=== Aim of the exercise ===
Print each of the following lines unchanged, from the first one to the last.

=== Provided data ===
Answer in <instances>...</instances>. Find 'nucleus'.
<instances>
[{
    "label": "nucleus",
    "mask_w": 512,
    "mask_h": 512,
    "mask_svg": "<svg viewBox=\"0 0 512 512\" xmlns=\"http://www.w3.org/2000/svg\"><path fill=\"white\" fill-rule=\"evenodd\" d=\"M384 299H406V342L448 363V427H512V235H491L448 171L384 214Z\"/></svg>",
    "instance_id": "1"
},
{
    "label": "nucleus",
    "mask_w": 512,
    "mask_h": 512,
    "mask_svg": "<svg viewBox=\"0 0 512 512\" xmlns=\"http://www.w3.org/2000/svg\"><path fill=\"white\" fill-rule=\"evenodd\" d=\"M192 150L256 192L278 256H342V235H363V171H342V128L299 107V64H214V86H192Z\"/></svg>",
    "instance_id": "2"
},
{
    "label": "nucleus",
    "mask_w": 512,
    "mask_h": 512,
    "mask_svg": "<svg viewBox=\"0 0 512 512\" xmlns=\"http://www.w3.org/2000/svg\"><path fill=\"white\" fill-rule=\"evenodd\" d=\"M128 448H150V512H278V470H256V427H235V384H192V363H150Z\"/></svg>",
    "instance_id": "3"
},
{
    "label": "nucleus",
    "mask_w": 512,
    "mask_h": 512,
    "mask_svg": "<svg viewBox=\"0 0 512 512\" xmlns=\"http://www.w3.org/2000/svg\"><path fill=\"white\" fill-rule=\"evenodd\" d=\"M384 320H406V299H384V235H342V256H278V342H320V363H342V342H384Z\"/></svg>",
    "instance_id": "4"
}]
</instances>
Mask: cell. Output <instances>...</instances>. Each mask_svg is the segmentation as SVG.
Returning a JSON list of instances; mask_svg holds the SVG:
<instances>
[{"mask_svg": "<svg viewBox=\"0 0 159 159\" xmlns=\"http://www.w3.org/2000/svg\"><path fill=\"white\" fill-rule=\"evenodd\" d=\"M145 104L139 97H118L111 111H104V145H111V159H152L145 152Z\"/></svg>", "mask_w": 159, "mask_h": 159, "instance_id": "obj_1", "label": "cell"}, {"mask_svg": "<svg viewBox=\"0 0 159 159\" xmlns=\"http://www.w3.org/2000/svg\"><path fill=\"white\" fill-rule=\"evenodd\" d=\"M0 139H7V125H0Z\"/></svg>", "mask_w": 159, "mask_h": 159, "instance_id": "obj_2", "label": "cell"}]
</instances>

=== Answer ===
Answer in <instances>...</instances>. Find 'nucleus'.
<instances>
[{
    "label": "nucleus",
    "mask_w": 512,
    "mask_h": 512,
    "mask_svg": "<svg viewBox=\"0 0 512 512\" xmlns=\"http://www.w3.org/2000/svg\"><path fill=\"white\" fill-rule=\"evenodd\" d=\"M384 299H406V342L448 363V427H512V235H491L448 171L384 214Z\"/></svg>",
    "instance_id": "1"
},
{
    "label": "nucleus",
    "mask_w": 512,
    "mask_h": 512,
    "mask_svg": "<svg viewBox=\"0 0 512 512\" xmlns=\"http://www.w3.org/2000/svg\"><path fill=\"white\" fill-rule=\"evenodd\" d=\"M192 150L256 192L278 256H342V235H363V171H342V128L299 107V64H214V86H192Z\"/></svg>",
    "instance_id": "2"
},
{
    "label": "nucleus",
    "mask_w": 512,
    "mask_h": 512,
    "mask_svg": "<svg viewBox=\"0 0 512 512\" xmlns=\"http://www.w3.org/2000/svg\"><path fill=\"white\" fill-rule=\"evenodd\" d=\"M128 448H150V512H278V470H256V427H235V384H192V363H150Z\"/></svg>",
    "instance_id": "3"
},
{
    "label": "nucleus",
    "mask_w": 512,
    "mask_h": 512,
    "mask_svg": "<svg viewBox=\"0 0 512 512\" xmlns=\"http://www.w3.org/2000/svg\"><path fill=\"white\" fill-rule=\"evenodd\" d=\"M384 320H406V299H384V235H342V256H278V342H320V363H342V342H384Z\"/></svg>",
    "instance_id": "4"
}]
</instances>
Mask: cell. Output <instances>...</instances>. Each mask_svg is the segmentation as SVG.
Returning a JSON list of instances; mask_svg holds the SVG:
<instances>
[{"mask_svg": "<svg viewBox=\"0 0 159 159\" xmlns=\"http://www.w3.org/2000/svg\"><path fill=\"white\" fill-rule=\"evenodd\" d=\"M145 104L139 97H118L111 111H104V145H111V159H152L145 152Z\"/></svg>", "mask_w": 159, "mask_h": 159, "instance_id": "obj_1", "label": "cell"}, {"mask_svg": "<svg viewBox=\"0 0 159 159\" xmlns=\"http://www.w3.org/2000/svg\"><path fill=\"white\" fill-rule=\"evenodd\" d=\"M0 139H7V125H0Z\"/></svg>", "mask_w": 159, "mask_h": 159, "instance_id": "obj_2", "label": "cell"}]
</instances>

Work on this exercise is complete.